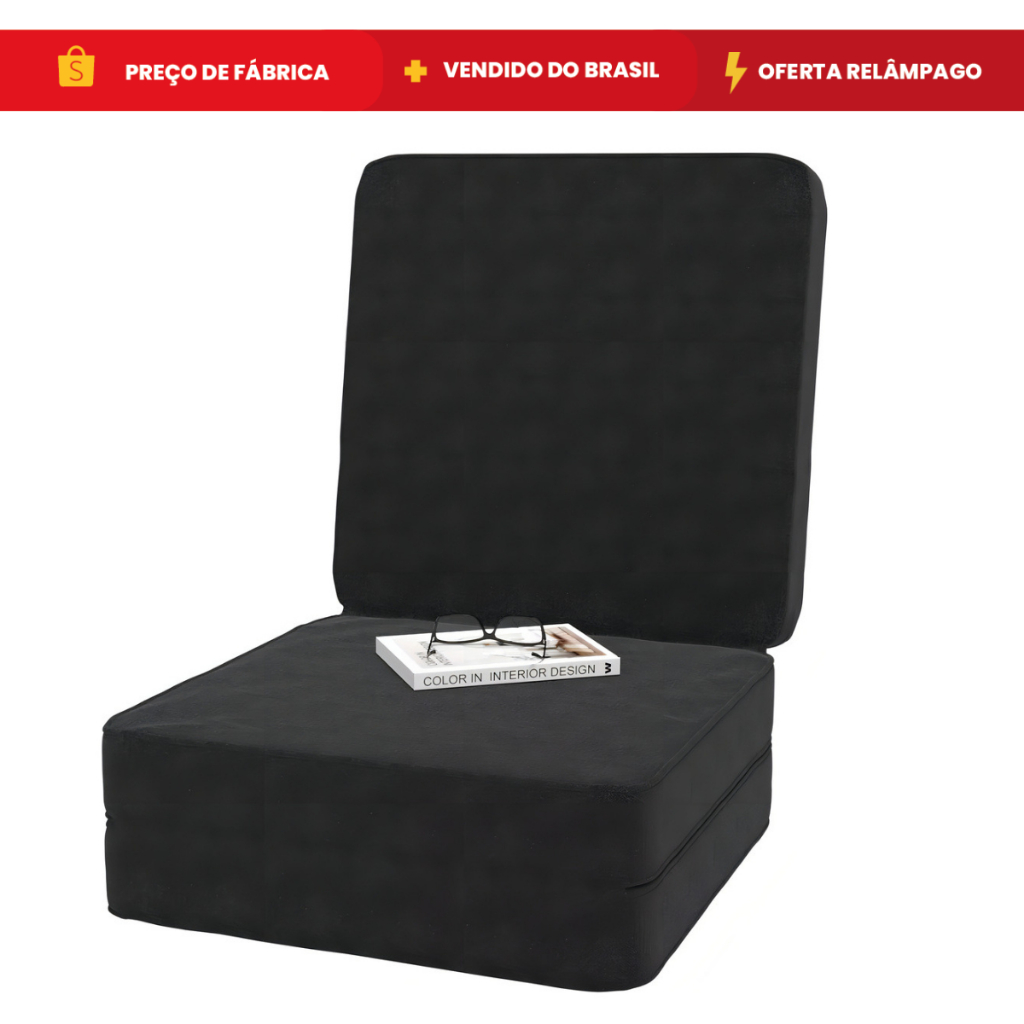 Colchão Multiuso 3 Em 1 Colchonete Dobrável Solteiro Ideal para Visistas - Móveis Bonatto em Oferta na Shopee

----

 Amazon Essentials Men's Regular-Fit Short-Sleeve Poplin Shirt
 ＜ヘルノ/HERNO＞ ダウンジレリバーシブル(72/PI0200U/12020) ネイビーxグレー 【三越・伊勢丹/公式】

----

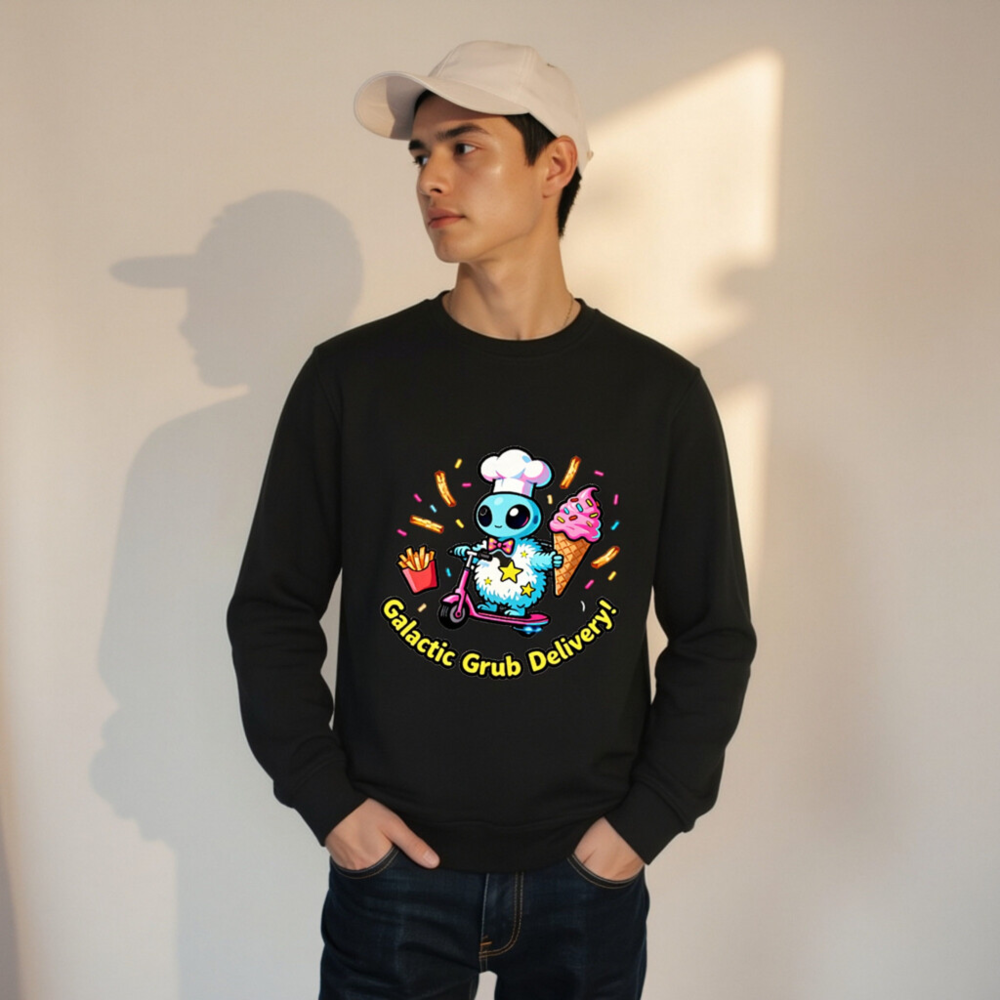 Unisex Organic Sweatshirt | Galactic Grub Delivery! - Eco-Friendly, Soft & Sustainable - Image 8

----

*Action item*
Once you reach the line with "Amazon Essentials Men's" in the data above, copy it and every line after it exactly, up to and including the line with "ダウンジレリバーシブル(72/PI0200U/12020) ネイビーxグレー 【三越・伊勢丹/公式】".

*Task result*
 Amazon Essentials Men's Regular-Fit Short-Sleeve Poplin Shirt
 ＜ヘルノ/HERNO＞ ダウンジレリバーシブル(72/PI0200U/12020) ネイビーxグレー 【三越・伊勢丹/公式】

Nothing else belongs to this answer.